My first computer was a Franklin Ace (Apple ][+ compatible) which was replaced by an Enhanced Apple //e then nothing Apple until I inherited my dad's Macintosh LC III (running either OS 6 or System 7), which I promptly sold. The group I am working in uses Macs so when I needed a new desktop right as the Intel transition started I went with a Core Duo Mini (since upgraded with a C2D CPU) to go with the MBP I use at work.
 
I got my first Macintosh 128K in college in 1984 just after they came out (and shortly thereafter I came out.. what a coincidence!) and have been using Macs at home ever since... so, doing the math that's... over 24 years. :eek:

So, who feels old?

Me. ;) In 1984 I was working for a company that produced x86 and 68K Unix systems. One day a co-worker brought in the original 128K Mac. It was the first time any one of us had ever seen a desktop paradigm (with a trashcan on the screen!), a graphical filesystem, a 3.5" floppy, or a mouse. I wasn't exactly sold on it at first but a couple of years later bought my first personal system, the Mac Plus, when the SCSI interface offered the use of a whopping 5 or 10 MB external hard drive!
 
There was a small cool Apple computer store around the corner where I lived (back in the day when there were small cool computer stores). They had just gotten the Mac 128K in. Tried it out a few minutes.
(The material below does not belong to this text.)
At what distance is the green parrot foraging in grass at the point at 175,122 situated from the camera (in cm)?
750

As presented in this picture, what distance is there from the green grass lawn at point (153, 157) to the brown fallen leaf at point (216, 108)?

Then, a friend of ours brought one over during Winter break from college as he had just got one for Christmas.

Played Infogram's "Hitchiker's Guide To The Galaxy" on it... :D

Fun times... ;)
 
I started out with, if I recall correctly, a Performa 5200 or 5500. The pictures I have found online show it to be one or the other, from what I remember. I was in 4th grade and was learning to type. Last time I was at that grade school, they still had a few of them running and still in use. All through grade school and high school, we had nothing but macs. Sure, we had Windows at home, but macs were at school. Looking back, and looking at dates and such, I must have started on System 7, and later on Mac OS 8 and some of 9 just before High school. I remember when Mac OS 10.0 came out, how amazing it was compared to OS9.

Then for a while, I was using Windows 98 and 2000 at home and school, as we got new Compaqs at the library, and then returning to 10.3 for my programming class. After that, and experiencing FCP on an eMac, I decided that was what I wanted to do in life (edit video) and then went on to community college with iMacs and an old G3 running next to a GrassValley switcher.

Finally, at my internship, I was introduced to the G5 and to a macbook pro, right when the Mac Pro came out, and we then took a trip to the local apple store and purchased a 6grand Mac Pro for the business. That summer I ended up getting a 17inch macbook pro and FCS.

Amazing how computers have changed in only 15 years, eh?